Facebook is to follow Google’s lead and move millions of UK users out of the jurisdiction of EU privacy laws to the US (which has no such comprehensive data protection framework) next year under a looming Brexit-related change to its T&Cs, Reuters reported yesterday.
Confirming the switch, Facebook told the news agency: “Like other companies, Facebook has had to make changes to respond to Brexit and will be transferring legal responsibilities and obligations for UK users from Facebook Ireland to Facebook Inc.”
“There will be no change to the privacy controls or the services Facebook offers to people in the UK,” Facebook added, using phrasing that elides the fact that the switch from the EU to the US inevitably involves a radical downgrading in legal protection for data and privacy.
Per Reuters, Facebook will inform users of the switch within the next six months — giving them the ‘option’ to stop using Facebook’s services (Facebook, Instagram, WhatsApp) if they’re unhappy with the legal switch.
As we reported in February when Google announced a similar legal migration for UK users, shifting them from its EU subsidiary to the US, the move is a consequence of the UK’s vote to leave the European Union — which moves it away from EU standards, including its long-standing data protection framework.

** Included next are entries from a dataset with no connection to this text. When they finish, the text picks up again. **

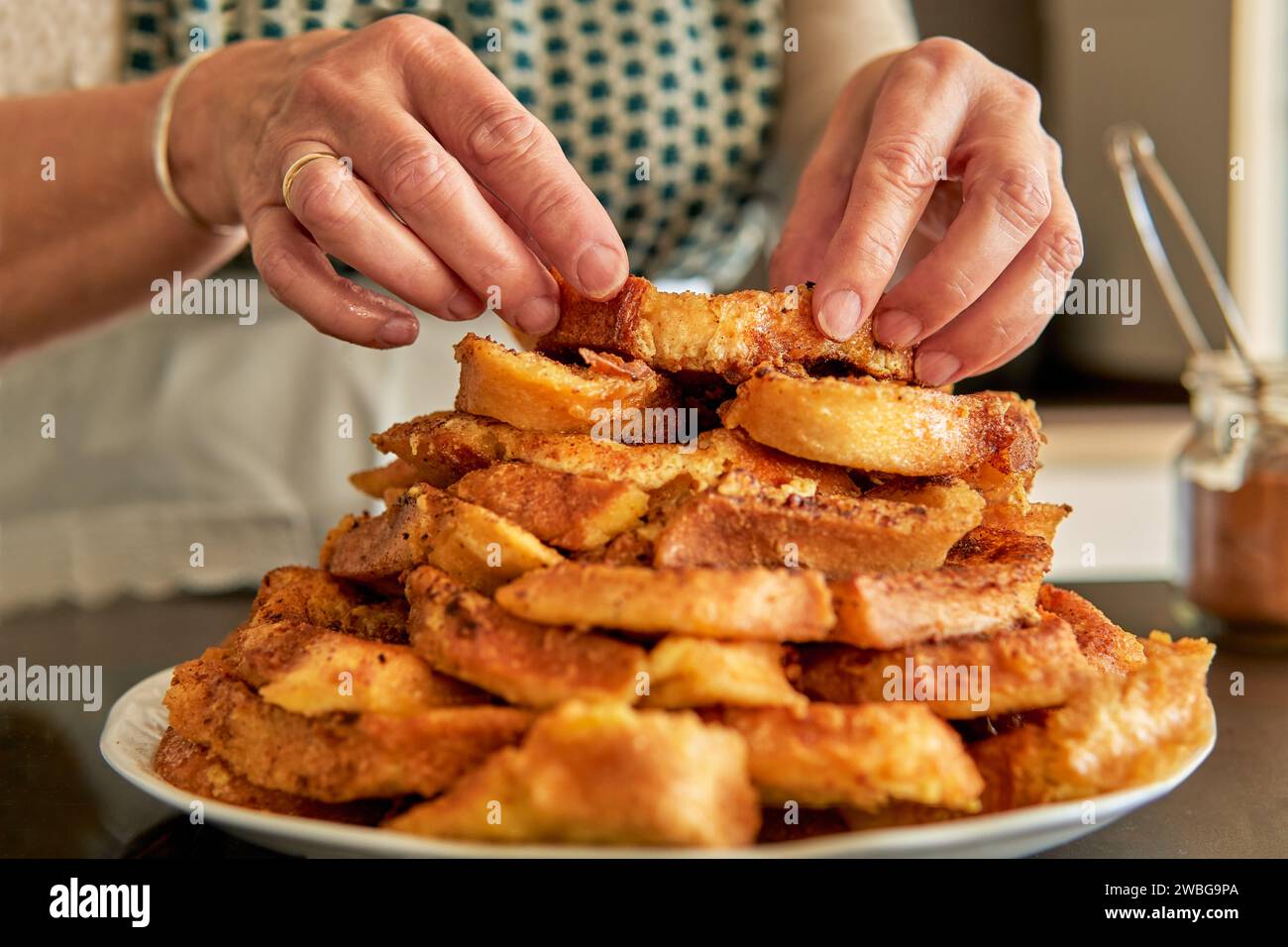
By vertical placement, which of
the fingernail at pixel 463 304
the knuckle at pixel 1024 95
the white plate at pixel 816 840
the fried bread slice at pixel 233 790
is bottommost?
the fried bread slice at pixel 233 790

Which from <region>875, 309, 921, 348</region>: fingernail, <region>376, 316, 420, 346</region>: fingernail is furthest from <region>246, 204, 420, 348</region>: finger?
<region>875, 309, 921, 348</region>: fingernail

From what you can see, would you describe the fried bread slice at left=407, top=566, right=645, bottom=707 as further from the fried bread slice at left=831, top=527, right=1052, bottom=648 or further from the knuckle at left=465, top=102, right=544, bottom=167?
the knuckle at left=465, top=102, right=544, bottom=167

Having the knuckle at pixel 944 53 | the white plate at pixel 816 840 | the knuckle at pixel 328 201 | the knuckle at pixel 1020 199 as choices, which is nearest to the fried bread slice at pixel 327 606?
the white plate at pixel 816 840

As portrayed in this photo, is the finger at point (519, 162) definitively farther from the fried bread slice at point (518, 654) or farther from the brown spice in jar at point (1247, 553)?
the brown spice in jar at point (1247, 553)

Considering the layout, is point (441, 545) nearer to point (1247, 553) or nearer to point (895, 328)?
point (895, 328)
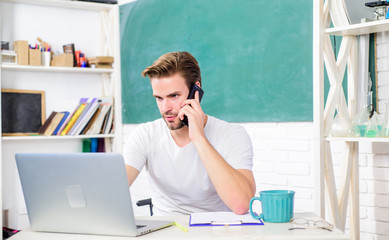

Now, with just days before the end of the brexit transition period, it’s still not clear whether the UK will get a trade deal with the EU or leave with no deal — the latter ramping up the possibility the UK will also not get a data adequacy agreement from the EU, arguably making future divergence on data protection standards more likely (since there will be no ‘carrot’ of continued friction-free EU-UK data flows to encourage continued alignment).
The UK has also signalled it wants a data-fuelled levelling up of the economic, publishing a National Data Strategy in September that talks about making pandemic levels of data-sharing the new normal.
The document threw shade at the entire concept of data protection — saying the government plans to “promote domestic best practice and work with international partners to ensure data is not inappropriately constrained by national borders and fragmented regulatory regimes so that it can be used to its full potential”.
Since then privacy experts have expressed concern that clauses in a UK-Japan (post-brexit) trade deal are weakening the UK’s existing data protection regime (which is, for now, based on transposed EU standards) — and could allow for flows of citizens’ data to nations with “weak or voluntary data protection arrangements”, as the Open Rights Group warned last month.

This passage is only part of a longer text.